A Conestoga Students Inc. pumpkin-carving contest took place in the Sanc on Oct. 28 and showcased some students varying takes on the classic jack-o’-lantern.
Six students took over the stage and tightly-wrapped tables as they battled wits and the clock to carve the pumpkin of their choosing. The pumpkins were donated by Chartwells, the company that oversees food services at the college.
The judges consisted of members of CSI who were looking for a couple of things in a winner. Samantha Schwier, CSI programming co-ordinator, was the voice for the judges’ panel, and described what she was looking for in a first-place pumpkin.
“Creativity, cleanliness and how pristine the cuts are.

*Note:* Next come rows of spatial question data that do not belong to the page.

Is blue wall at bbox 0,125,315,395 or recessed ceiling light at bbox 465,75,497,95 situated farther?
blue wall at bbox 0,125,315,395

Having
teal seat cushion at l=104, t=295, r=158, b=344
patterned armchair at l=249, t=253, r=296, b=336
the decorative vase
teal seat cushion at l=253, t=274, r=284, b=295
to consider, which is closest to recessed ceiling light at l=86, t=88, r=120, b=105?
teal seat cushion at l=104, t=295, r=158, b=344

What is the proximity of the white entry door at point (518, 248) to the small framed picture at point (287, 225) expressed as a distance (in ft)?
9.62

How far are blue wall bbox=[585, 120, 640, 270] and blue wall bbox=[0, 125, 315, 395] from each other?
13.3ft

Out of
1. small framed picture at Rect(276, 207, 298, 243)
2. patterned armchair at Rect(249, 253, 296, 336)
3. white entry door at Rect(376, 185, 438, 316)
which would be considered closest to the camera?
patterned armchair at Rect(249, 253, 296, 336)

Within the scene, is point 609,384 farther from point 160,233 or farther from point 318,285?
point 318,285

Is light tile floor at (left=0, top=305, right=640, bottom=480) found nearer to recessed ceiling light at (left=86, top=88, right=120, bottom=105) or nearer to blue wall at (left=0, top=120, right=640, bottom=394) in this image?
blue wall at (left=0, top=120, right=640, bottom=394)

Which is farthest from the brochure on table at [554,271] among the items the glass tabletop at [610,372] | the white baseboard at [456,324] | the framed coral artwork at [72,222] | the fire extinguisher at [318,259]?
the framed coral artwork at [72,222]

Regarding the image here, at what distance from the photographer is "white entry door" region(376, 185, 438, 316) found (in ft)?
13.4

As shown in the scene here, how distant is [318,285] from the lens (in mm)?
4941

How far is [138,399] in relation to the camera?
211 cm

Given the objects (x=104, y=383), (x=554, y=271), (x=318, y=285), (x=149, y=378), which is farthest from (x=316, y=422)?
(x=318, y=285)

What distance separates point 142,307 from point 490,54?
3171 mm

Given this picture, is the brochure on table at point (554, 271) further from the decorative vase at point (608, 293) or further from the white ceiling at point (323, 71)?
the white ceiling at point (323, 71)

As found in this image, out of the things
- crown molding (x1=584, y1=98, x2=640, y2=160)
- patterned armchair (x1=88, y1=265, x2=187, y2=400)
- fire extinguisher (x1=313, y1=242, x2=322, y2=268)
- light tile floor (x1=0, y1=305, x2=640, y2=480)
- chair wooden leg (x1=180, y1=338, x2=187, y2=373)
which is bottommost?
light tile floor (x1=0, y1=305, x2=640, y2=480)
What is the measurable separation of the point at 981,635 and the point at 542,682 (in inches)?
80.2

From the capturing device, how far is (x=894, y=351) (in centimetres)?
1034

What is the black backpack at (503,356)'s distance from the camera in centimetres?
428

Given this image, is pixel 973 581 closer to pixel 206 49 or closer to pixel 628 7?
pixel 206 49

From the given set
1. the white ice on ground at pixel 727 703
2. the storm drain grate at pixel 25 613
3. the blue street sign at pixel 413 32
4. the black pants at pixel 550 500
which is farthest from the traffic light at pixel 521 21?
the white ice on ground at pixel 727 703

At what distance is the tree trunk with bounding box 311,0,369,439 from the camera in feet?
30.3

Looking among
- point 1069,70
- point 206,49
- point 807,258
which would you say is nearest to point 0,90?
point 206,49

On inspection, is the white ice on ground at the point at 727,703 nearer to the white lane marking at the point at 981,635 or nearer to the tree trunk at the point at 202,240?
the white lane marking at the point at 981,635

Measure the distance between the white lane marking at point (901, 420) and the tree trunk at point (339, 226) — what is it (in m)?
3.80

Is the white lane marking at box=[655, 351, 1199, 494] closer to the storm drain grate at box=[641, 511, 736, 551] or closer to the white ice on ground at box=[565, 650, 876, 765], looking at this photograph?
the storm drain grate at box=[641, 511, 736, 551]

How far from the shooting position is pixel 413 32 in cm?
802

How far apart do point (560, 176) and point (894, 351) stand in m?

That’s what I’m looking for,” Schwier said.
The participants, who were given only 90 minutes to create a masterpiece, looked intensely at their pumpkins as they made their cuts and incisions. Some had friends there for moral support, while others wore headphones and seemed almost in a Zen-like state.
Kristen Woodfine, a design foundations student, chose to mingle and get advice from a couple of her friends while she worked on her math-inspired pumpkin that featured the symbol for Pi.
“It’s pumpkin pi,” she said with a huge grin.
Other contenders were going for a more artistic look like Steven Curtis, a first-year bachelor of design student.
“I’m actually working on Edvard Munch’s The Scream in pumpkin form,” he said.
The tension rose as the deadline approached. Spectators were making their own choices for which pumpkin should win, as they walked back and forth in front of the six contenders.
Finally the moment everyone was waiting for happened. The announcement of the winners brought a rare hush over the crowd.
First place and $100 went to Derek (who didn’t want his last name used), a second-year business marketing student, whose jack-o’-lantern resembled a tribal war god with horns. When asked what he was going to do with the winnings, he replied with the cheeky answer of “buy more pumpkins.”
Second place and $75 went to Woodfine and her “pumpkin Pi,” while Sandy Pham, a first-year intro to business management student, took home third place and $50.